* Begin Material provided *

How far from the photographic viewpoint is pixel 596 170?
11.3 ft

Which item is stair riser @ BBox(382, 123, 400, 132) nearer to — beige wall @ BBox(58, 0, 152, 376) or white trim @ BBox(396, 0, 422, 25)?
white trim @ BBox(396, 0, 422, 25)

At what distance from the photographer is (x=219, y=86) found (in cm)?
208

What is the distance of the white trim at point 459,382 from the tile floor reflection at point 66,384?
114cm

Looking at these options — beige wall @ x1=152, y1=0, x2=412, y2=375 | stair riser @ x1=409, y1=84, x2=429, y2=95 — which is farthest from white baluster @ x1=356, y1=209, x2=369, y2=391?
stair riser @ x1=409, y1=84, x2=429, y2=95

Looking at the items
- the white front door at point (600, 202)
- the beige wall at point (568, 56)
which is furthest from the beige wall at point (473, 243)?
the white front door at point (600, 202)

* End Material provided *

Return only the lines running from the line with "Which item is" to the last line of the records, both included, exactly as written.

Which item is stair riser @ BBox(382, 123, 400, 132) nearer to — beige wall @ BBox(58, 0, 152, 376) or white trim @ BBox(396, 0, 422, 25)?
white trim @ BBox(396, 0, 422, 25)

At what distance from the photographer is (x=219, y=86) found (in cm)?
208

What is the distance of the white trim at point 459,382 from the tile floor reflection at point 66,384?
114cm

Looking at these options — beige wall @ x1=152, y1=0, x2=412, y2=375 | stair riser @ x1=409, y1=84, x2=429, y2=95 — which is farthest from white baluster @ x1=356, y1=209, x2=369, y2=391?
stair riser @ x1=409, y1=84, x2=429, y2=95

Looking at the items
- the white front door at point (600, 202)
- the beige wall at point (568, 56)
which is furthest from the beige wall at point (473, 243)?
the white front door at point (600, 202)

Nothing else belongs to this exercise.